Comment on préserve des espèces en danger d’extinction, ou éteintes
Le Centre botanique est timide. Il ne clame pas sur les toits le travail qu’il réalise pour la préservation du patrimoine génétique végétal de la planète. Certaines espèces présentes ici sont quasiment introuvables. « L’Aloé Pillansii est en voie d’extinction dans la nature. Nous sommes le seul centre botanique au monde à l’avoir en culture suffisamment âgée pour fleurir », affirme Frédérique Dumont, attachée technique au Jardin exotique.
Reproduction difficile…
Cette plante ressemble à un Aloé tel qu’on les connaît, mais juché sur un tronc de plusieurs mètres de haut. Le spécimen présent ici date de 1972, une époque où faire voyager les plantes était beaucoup plus facile. Depuis, la Convention de Washington est entrée en application.
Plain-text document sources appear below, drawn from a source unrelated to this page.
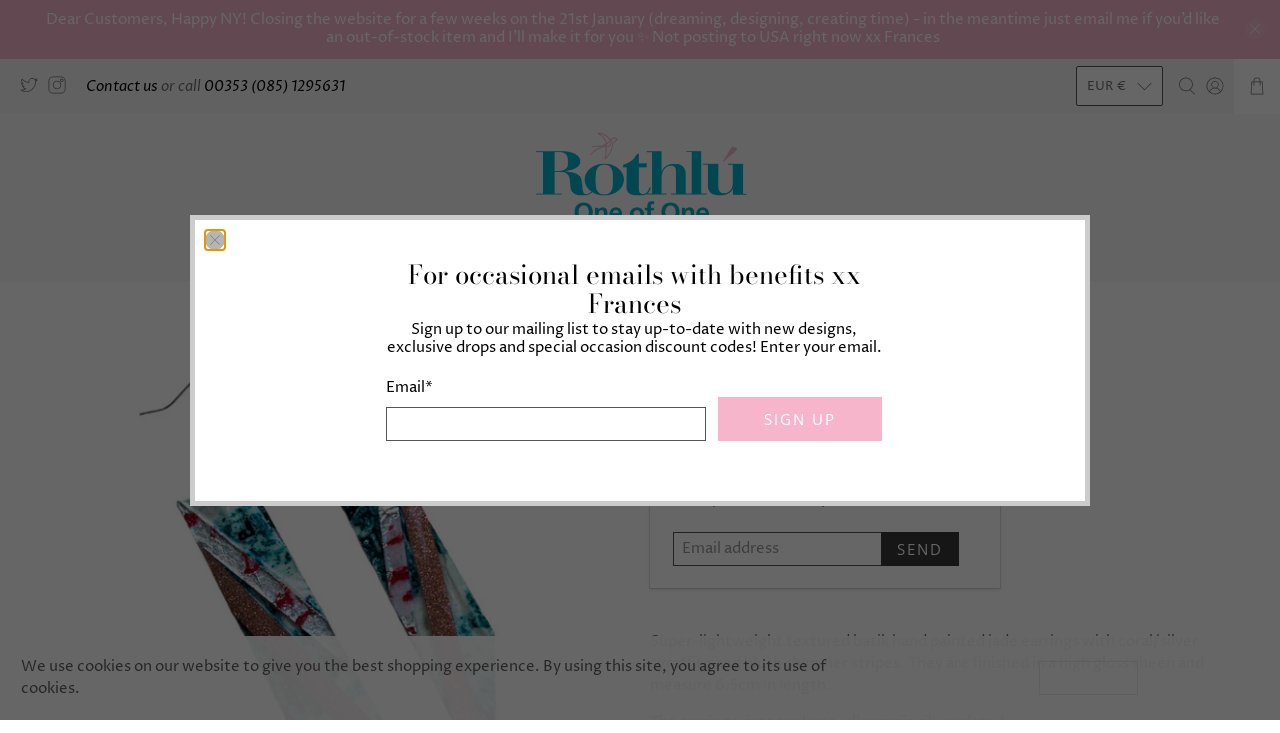

--- FILE ---
content_type: text/javascript
request_url: https://rothlu.ie/cdn/shop/t/51/assets/z__jsPopup.js?v=66602752660839447681600517889
body_size: -273
content:
"use strict";Shopify.theme.jsPopup={init:function($section){var _this=this;Shopify.theme.jsPopup=$.extend(this,Shopify.theme.getSectionData($section));var cookieValue=Cookies.get("popup"),cookieEnabled=this.popup_days_to_hide!=0;if(cookieEnabled&&cookieValue=="opened")return!1;setTimeout(function(){_this.open()},this.popup_delay*1e3),cookieEnabled&&Cookies.set("popup","opened",{expires:parseInt(this.popup_days_to_hide)})},open:function(){var _this2=this;$.fancybox.open({src:"[data-popup]",type:"inline",opts:{baseClass:"popup-modal",hash:!1,infobar:!1,toolbar:!1,smallBtn:!1,touch:{vertical:!1,momentum:!1},beforeShow:function(){$(".popup-modal .fancybox-slide").empty()},afterShow:function(){$(document).on("click",".popup__close",function(){_this2.close()})},beforeClose:function(){$(".popup__close").off()}}})},close:function(){$.fancybox.close($("[data-popup]"))},showThemeEditorState:function(){$(".popup-section").addClass("is-fixed-top"),this.open()},hideThemeEditorState:function(){$(".popup-section").removeClass("is-fixed-top"),this.close()},unload:function($section){$.fancybox.destroy(),$(".popup-modal .fancybox-slide").empty(),$(".popup__close").off()}};
//# sourceMappingURL=/cdn/shop/t/51/assets/z__jsPopup.js.map?v=66602752660839447681600517889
Et si elle protège considérablement les espèces végétales et animales, elle en complique aussi les échanges et le commerce. On pourrait se dire qu’avec un exemplaire adulte capable de fleurir et fructifier, on devrait parvenir à faire des petits. Mais voilà, c’est plus compliqué que cela. « Nous n’arrivons pas à faire de fruits. Et nous ne faisons pas de boutures. Comme il n’est pas autofertile, il faudrait un deuxième sujet. Ou aller en Namibie pour récolter du pollen. Nous l’avons envisagé à moment », explique Frédérique Dumont. Diane Ortolani complète: « Comme nous sommes un centre agréé, nous pourrions le faire, mais il faudrait faire toutes les démarches. Pour vous donner un ordre d’idée, ce serait aussi complexe que de ramener de la semence de panda. » Une complexité qui demande forcément plus de temps et plus de moyens.
... Ou contrôlée
Pour d’autres espèces, la reproduction est possible mais délicate: « Sur cet autre aloé, nous faisons de la pollinisation contrôlée. Nous couvrons les fleurs pour être sûr qu’il ne soit pas contaminé par un pollen d’une provenance inconnue. Ensuite, nous procédons nous-même à la pollinisation. Une fois que nous avons les fruits, nous produisons un index seminum et nous mettons les graines à disposition des autres centres botaniques », poursuit Diane Ortolani. Car en matière de conservation, ce n’est pas la compétition qui règne en maître. Ici l’intérêt est au contraire de multiplier les exemplaires de conservation, et de les disséminer dans d’autres centres à travers le monde, de sorte que si survenait une destruction accidentelle, le patrimoine soit protégé. « Certaines espèces présentes ici sont même éteintes dans la nature », d’après Frédérique Dumont. C’est le cas de la Mammillaria Carmenae, un petit cactus globuleux, qui est souvent encore répertorié sur les bases de données grand public comme en danger critique d’extinction. Le centre botanique de Monaco reçoit aussi des demandes de scientifiques du monde entier pour vérifier si certaines espèces prélevées dans la nature ont été correctement identifiées, ou pour faire des analyses génétiques. Un vrai travail de l’ombre pour permettre, comme souvent à Monaco, de protéger l’environnement.